Jax seems intent on eventually escaping this criminal life with his longsuffering wife (Maggie Siff) and their two sons.
"I see an end," Jax told her last week.
But Sutter doesn't see an end to "Sons" for at least two more seasons, which surely means more struggle and bloodshed for Jax and company.
That's good news for the series' audience, which has grown steadily season by season, currently averaging 6.6 million viewers weekly.
"There's a pulp quality to my show that allows me to push the boundary and tell some bigger-than-life stories," Sutter says. "But what grounds the story is that we see the ramifications of the bad things the characters do. That creates a sense of karmic responsibility for what we're putting out there. It doesn't feel so much like, 'Oh, there's just violence for violence's sake, or sex for sex's sake.' Viewers understand how it fits into the bigger picture."
Part of the bigger picture is that, however engaging these ruffians may be — you just can't help rooting for Jax and his confederates, no matter how brutish their behavior — there's no glamourizing the lives they lead.

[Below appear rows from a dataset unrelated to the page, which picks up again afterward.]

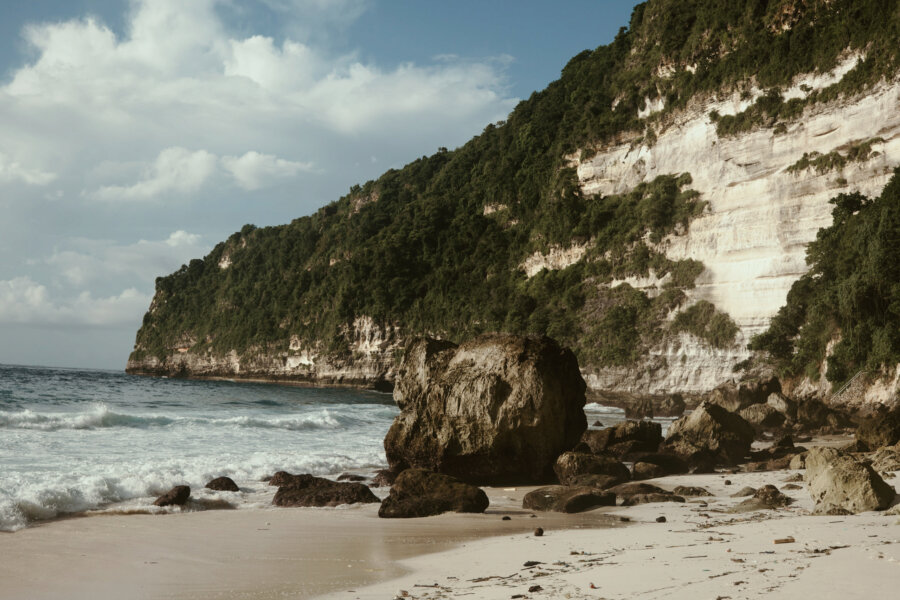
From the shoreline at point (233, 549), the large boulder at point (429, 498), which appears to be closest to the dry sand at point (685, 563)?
the shoreline at point (233, 549)

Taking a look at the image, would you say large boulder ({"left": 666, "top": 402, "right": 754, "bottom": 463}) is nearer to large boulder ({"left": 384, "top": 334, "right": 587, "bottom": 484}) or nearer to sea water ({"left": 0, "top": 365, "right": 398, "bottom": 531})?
large boulder ({"left": 384, "top": 334, "right": 587, "bottom": 484})

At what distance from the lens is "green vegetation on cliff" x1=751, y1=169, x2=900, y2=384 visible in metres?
25.1

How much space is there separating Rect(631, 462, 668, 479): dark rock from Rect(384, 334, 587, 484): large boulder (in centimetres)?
131

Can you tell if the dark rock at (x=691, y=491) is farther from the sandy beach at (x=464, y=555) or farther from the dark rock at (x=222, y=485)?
the dark rock at (x=222, y=485)

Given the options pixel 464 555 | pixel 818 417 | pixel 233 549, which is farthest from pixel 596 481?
pixel 818 417

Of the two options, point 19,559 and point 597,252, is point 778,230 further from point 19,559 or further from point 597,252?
point 19,559

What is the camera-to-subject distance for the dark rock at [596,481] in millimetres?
11562

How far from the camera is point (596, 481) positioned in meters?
11.6

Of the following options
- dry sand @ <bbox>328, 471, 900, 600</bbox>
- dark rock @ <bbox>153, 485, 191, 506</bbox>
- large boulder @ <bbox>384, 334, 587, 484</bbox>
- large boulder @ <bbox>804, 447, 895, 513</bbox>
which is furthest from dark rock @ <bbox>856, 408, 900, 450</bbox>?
dark rock @ <bbox>153, 485, 191, 506</bbox>

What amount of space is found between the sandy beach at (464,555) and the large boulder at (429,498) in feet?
0.93

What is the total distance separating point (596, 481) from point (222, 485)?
6.38 m

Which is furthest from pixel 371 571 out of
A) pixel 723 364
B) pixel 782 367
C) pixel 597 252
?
pixel 597 252

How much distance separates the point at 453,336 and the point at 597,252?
753 inches

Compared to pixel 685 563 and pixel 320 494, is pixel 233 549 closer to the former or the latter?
pixel 320 494
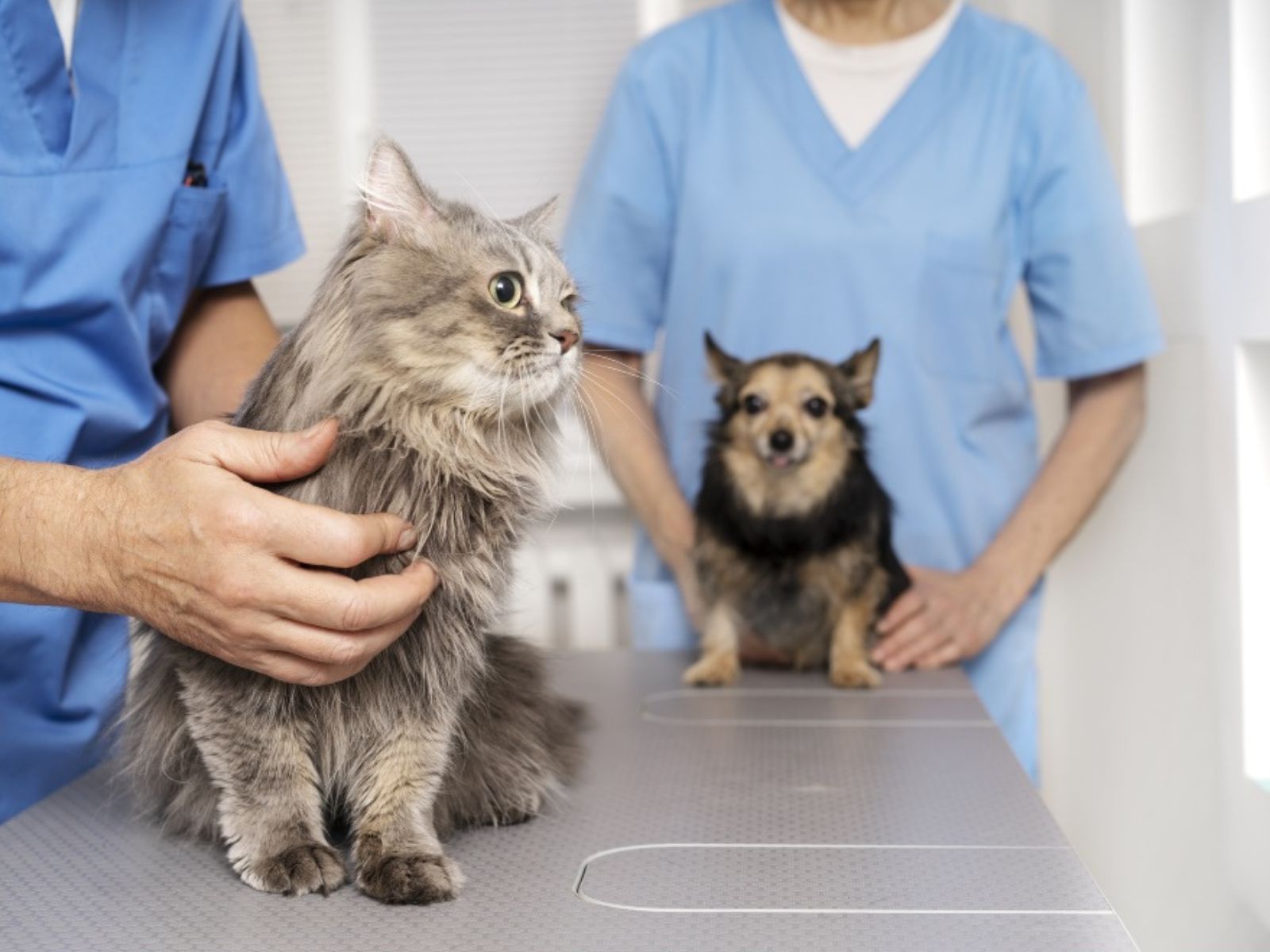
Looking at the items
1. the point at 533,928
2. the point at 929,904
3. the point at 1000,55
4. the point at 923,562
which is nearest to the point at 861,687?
the point at 923,562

"The irony of this outlaw culture is that it's supposed to be all about breaking the rules and being free," says Sutter — yet the Sons are stricken by their own code of conduct. They remain trapped, on high alert and under constant threat. "It's not a life I would want to live," Sutter says with a laugh.
But it's a life that's fascinating to watch. For violence this raw and bracing, yet full of dramatic consequences, I've got just one thing to say about "Sons of Anarchy" every week: Hit me again!